Skip to main content

Runs a variety of bioinformatics tools on O2 (HMS' HPC), such as long read alignment and QC

Project description

o2-processing-utils

Tool for running and logging various bioinformatics tools on Harvard Medical School's high performance computing cluster O2.

Installation

Conda environment

To install the package, you can first install conda and then create a conda environment using the provided .yml file with the following command: conda env create -f o2_processing_utils.yml. The environment can then be activated with the command conda activate o2_processing_utils.

Manual installation

You can also set up the environment manually. Run pip install o2_processing_utils to install the package. You also need to install samtools, pbmm2 1.13.*, and at least Python 3.8.

Usage

After installation, first ensure that the environment variable O2_PROCESSING_CONFIG is set to the absolute path of the .json file containing the path to the reference file, the path to the log file, and the resources to be allocated to the Slurm job running pbmm2. You can set the environment variable using the command

export O2_PROCESSING_CONFIG=/PATH_TO_CONFIG/config.json

An example configuration file (config.example.json) is provided.

To analyze a PacBio HiFi/Fiber-Seq unaligned BAM, repeatedly run the following command from the command line:

o2p-run-pbmm2-workflow -b <input.bam>

Each time the command is run, a single step will be performed on the file or files of interest; as a result, you will have to run the same command several times on the same file. Repeat runs of the command will automatically perform the next analysis if the previous step was completed successfully. The workflow for a file is finished once you receive the message "The workflow is complete for file {file_name}. Nothing else is done for this file". The steps that are run include alignment, performing basic checks, gathering QC metrics, and parsing QC metrics. The tool will automatically submit Slurm jobs for the steps if needed. To analyze multiple samples simultaneously, the user can pass the folder path containing the unaligned BAM files as an argument to the command with the -f flag.

The following commands are provided for additional functionality:

Command Description
o2p-print-config Print out O2_PROCESSING_CONFIG.
o2p-reset-pbmm2-workflow Reset a given workflow step for a given BAM file. This command only works for workflow runs that are incomplete.

**Extracted material**

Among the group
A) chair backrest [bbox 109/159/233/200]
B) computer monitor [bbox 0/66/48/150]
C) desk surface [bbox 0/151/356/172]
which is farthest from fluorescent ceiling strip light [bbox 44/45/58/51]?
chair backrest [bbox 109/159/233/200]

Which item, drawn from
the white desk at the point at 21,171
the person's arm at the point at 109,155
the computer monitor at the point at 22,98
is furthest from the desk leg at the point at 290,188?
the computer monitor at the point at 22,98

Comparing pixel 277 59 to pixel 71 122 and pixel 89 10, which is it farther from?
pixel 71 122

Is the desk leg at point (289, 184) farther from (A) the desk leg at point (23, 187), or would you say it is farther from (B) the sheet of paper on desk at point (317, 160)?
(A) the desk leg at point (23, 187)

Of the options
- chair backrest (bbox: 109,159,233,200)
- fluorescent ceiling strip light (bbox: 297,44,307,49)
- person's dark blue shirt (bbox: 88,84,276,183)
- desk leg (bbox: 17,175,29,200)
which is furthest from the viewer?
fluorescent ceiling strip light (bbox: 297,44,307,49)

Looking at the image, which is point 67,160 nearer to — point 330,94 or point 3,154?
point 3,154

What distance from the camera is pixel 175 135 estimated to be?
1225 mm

**Exercise goal**
Copy everything from "o2-processing-utils" down to "conda activate o2_processing_utils." in the o2-processing-utils description, swapping "package" for "library".

**Exercise response**
o2-processing-utils

Tool for running and logging various bioinformatics tools on Harvard Medical School's high performance computing cluster O2.

Installation

Conda environment

To install the library, you can first install conda and then create a conda environment using the provided .yml file with the following command: conda env create -f o2_processing_utils.yml. The environment can then be activated with the command conda activate o2_processing_utils.